**EXERCISE MATERIALS:**
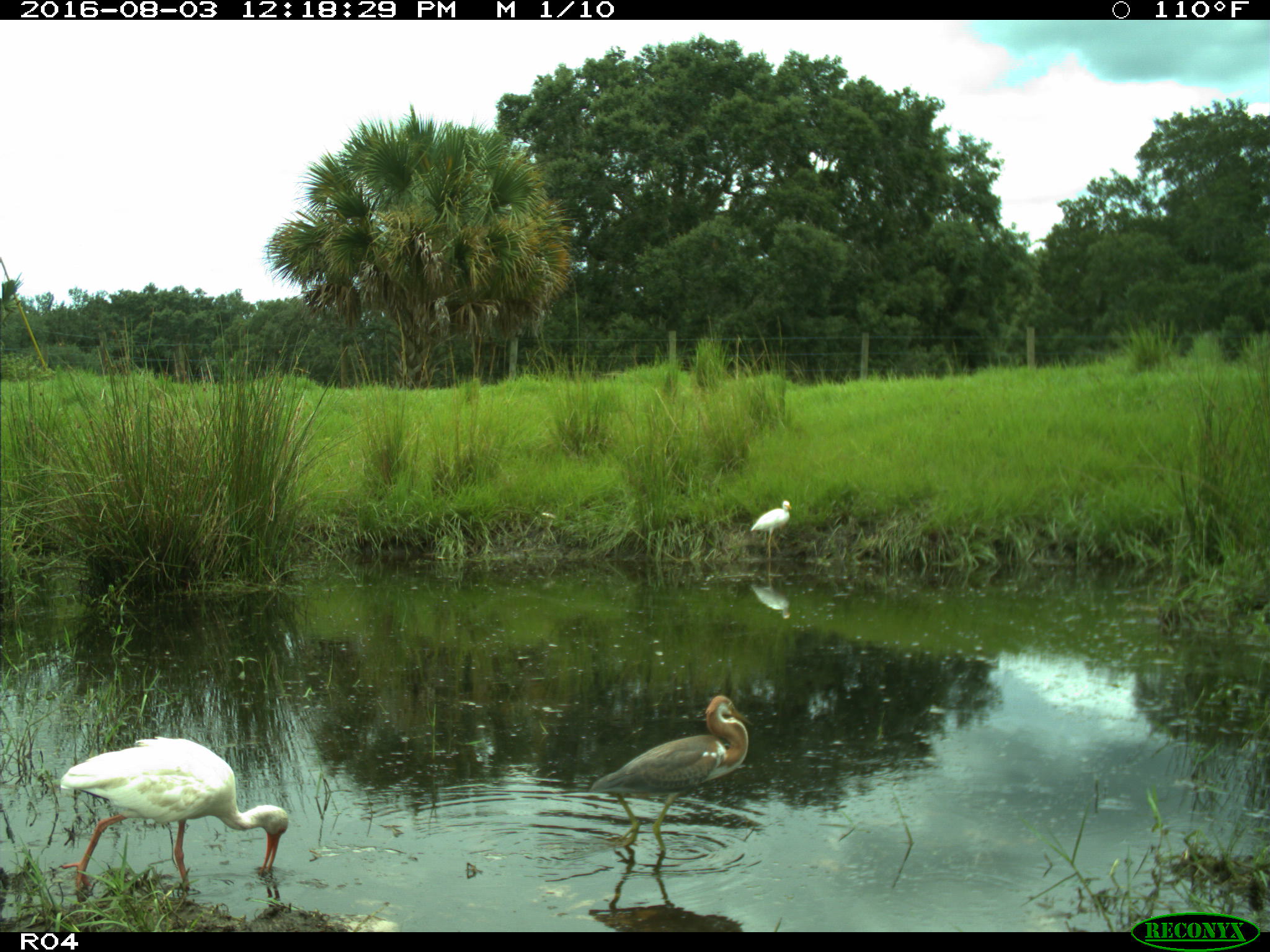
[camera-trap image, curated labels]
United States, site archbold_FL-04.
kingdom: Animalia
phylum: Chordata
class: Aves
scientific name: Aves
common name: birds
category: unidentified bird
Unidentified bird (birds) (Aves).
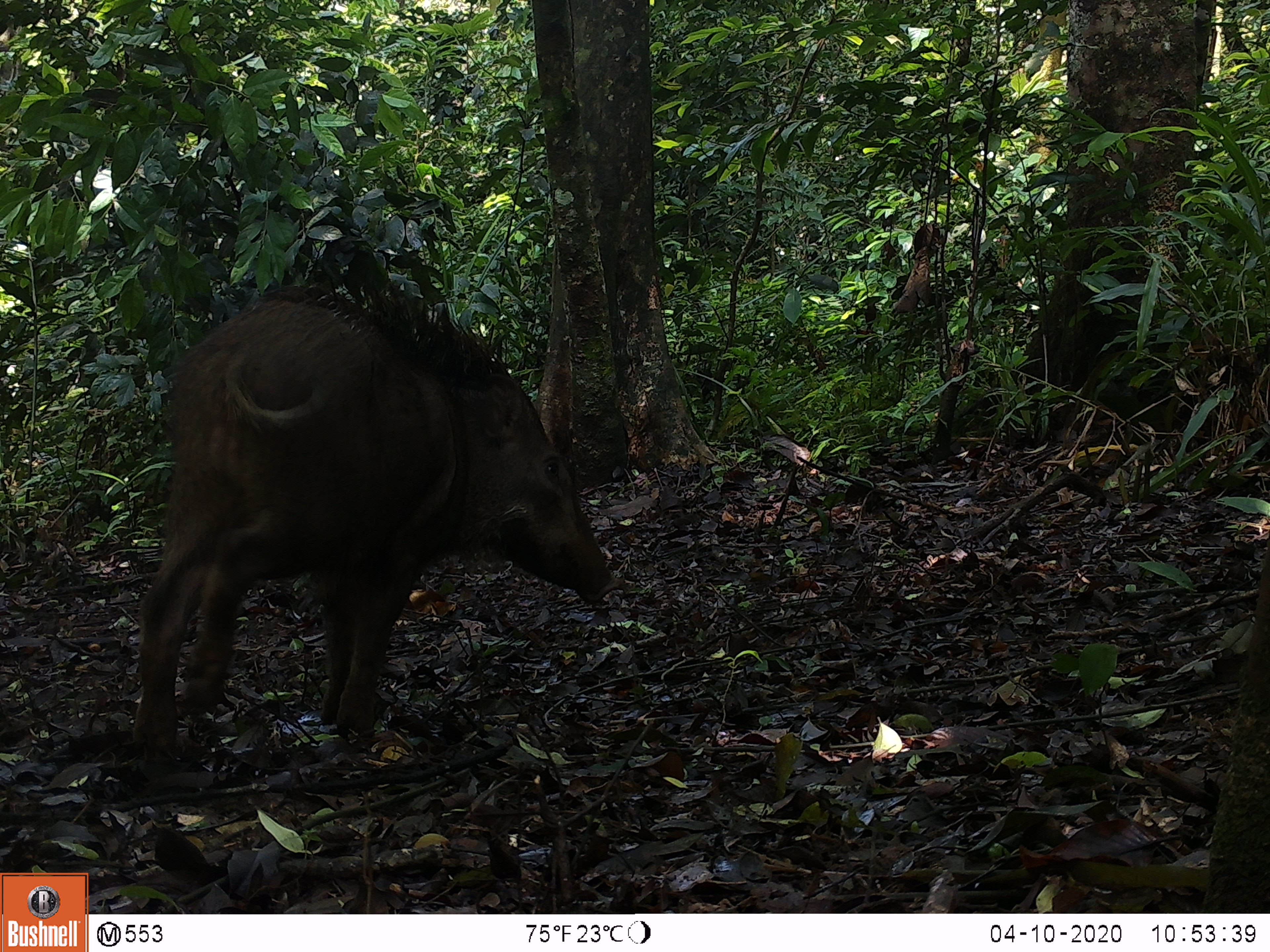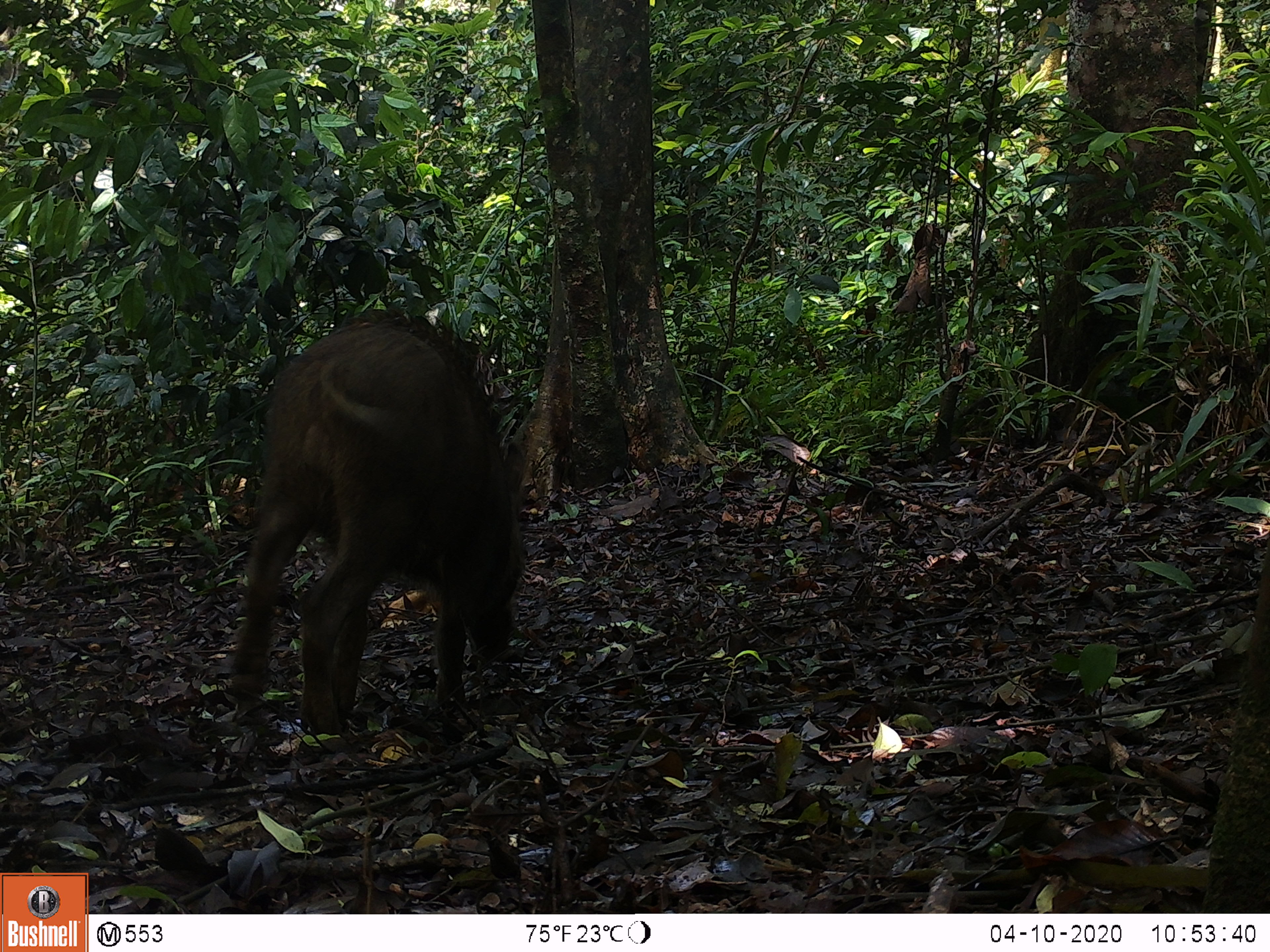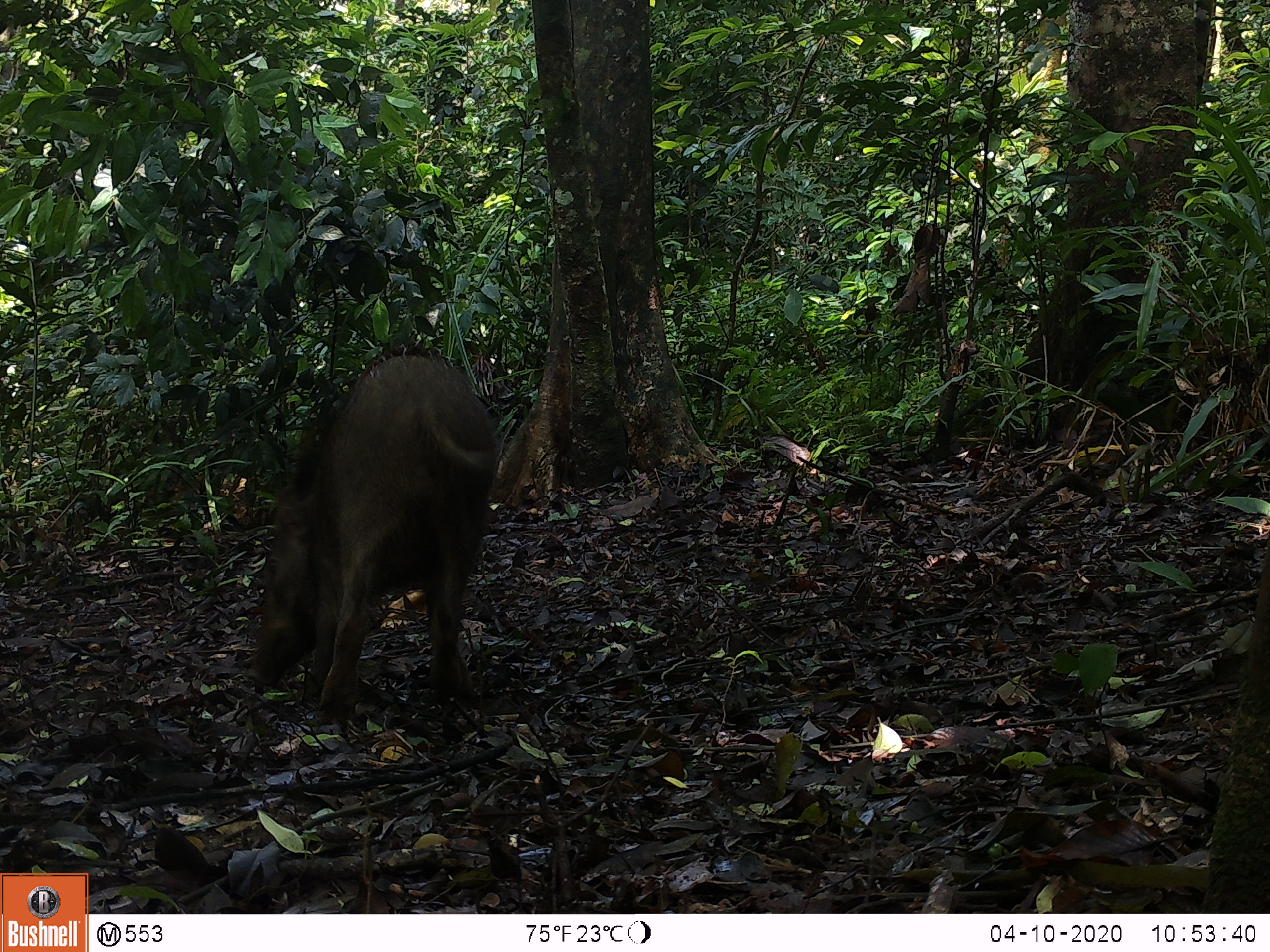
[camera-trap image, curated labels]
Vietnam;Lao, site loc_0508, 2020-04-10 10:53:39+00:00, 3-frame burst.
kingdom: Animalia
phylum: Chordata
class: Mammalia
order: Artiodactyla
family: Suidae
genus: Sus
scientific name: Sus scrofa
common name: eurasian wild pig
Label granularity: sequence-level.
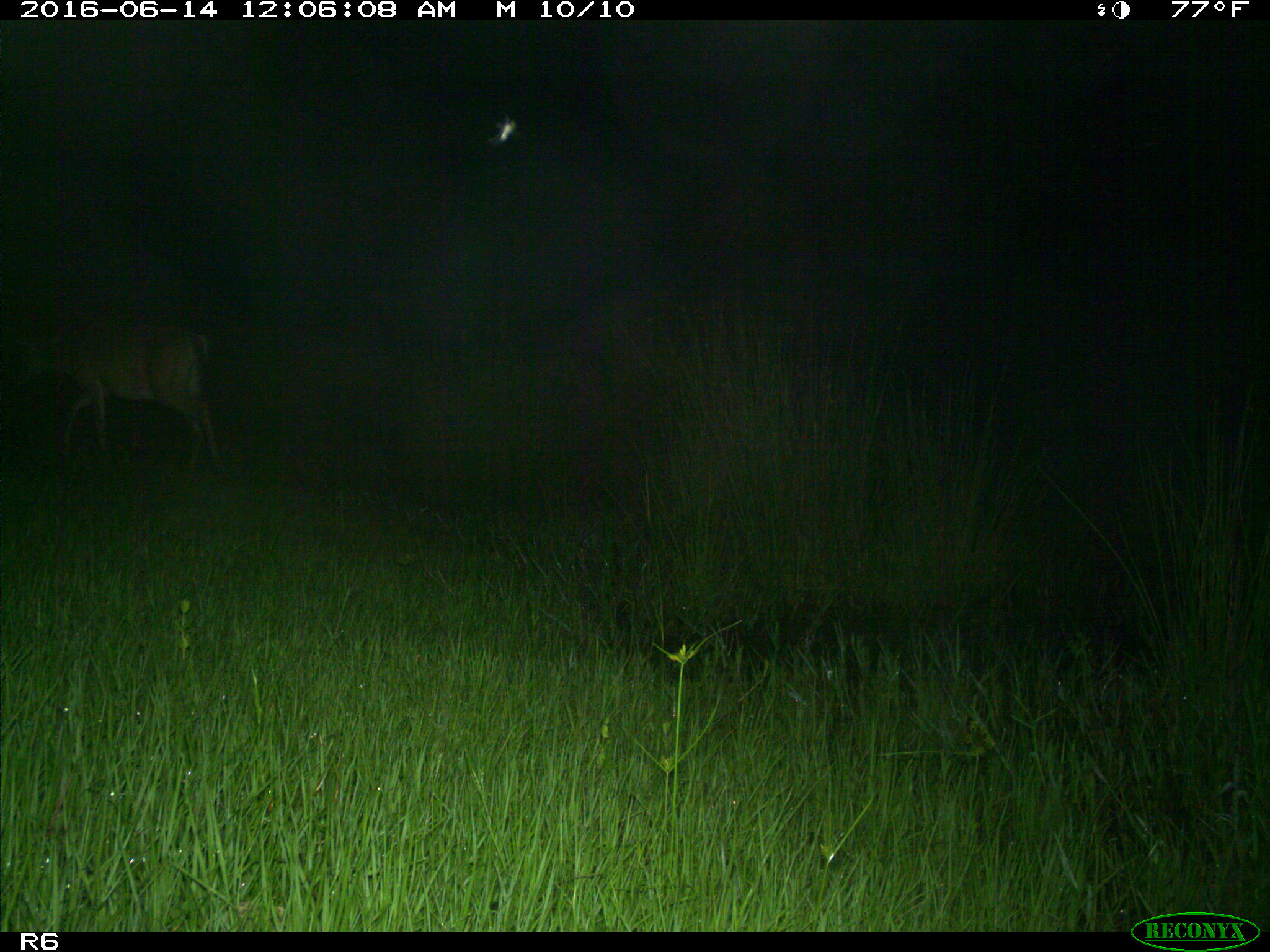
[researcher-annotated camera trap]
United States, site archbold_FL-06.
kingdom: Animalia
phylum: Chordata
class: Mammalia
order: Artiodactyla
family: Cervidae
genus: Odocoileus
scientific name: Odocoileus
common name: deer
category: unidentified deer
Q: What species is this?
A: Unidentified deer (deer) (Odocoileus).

**TASK REQUIREMENTS:** Repeat every line above exactly, but omit all images.

**WRITTEN RESPONSE:**
[camera-trap image, curated labels]
United States, site archbold_FL-04.
kingdom: Animalia
phylum: Chordata
class: Aves
scientific name: Aves
common name: birds
category: unidentified bird
Unidentified bird (birds) (Aves).
[camera-trap image, curated labels]
Vietnam;Lao, site loc_0508, 2020-04-10 10:53:39+00:00, 3-frame burst.
kingdom: Animalia
phylum: Chordata
class: Mammalia
order: Artiodactyla
family: Suidae
genus: Sus
scientific name: Sus scrofa
common name: eurasian wild pig
Label granularity: sequence-level.
[researcher-annotated camera trap]
United States, site archbold_FL-06.
kingdom: Animalia
phylum: Chordata
class: Mammalia
order: Artiodactyla
family: Cervidae
genus: Odocoileus
scientific name: Odocoileus
common name: deer
category: unidentified deer
Q: What species is this?
A: Unidentified deer (deer) (Odocoileus).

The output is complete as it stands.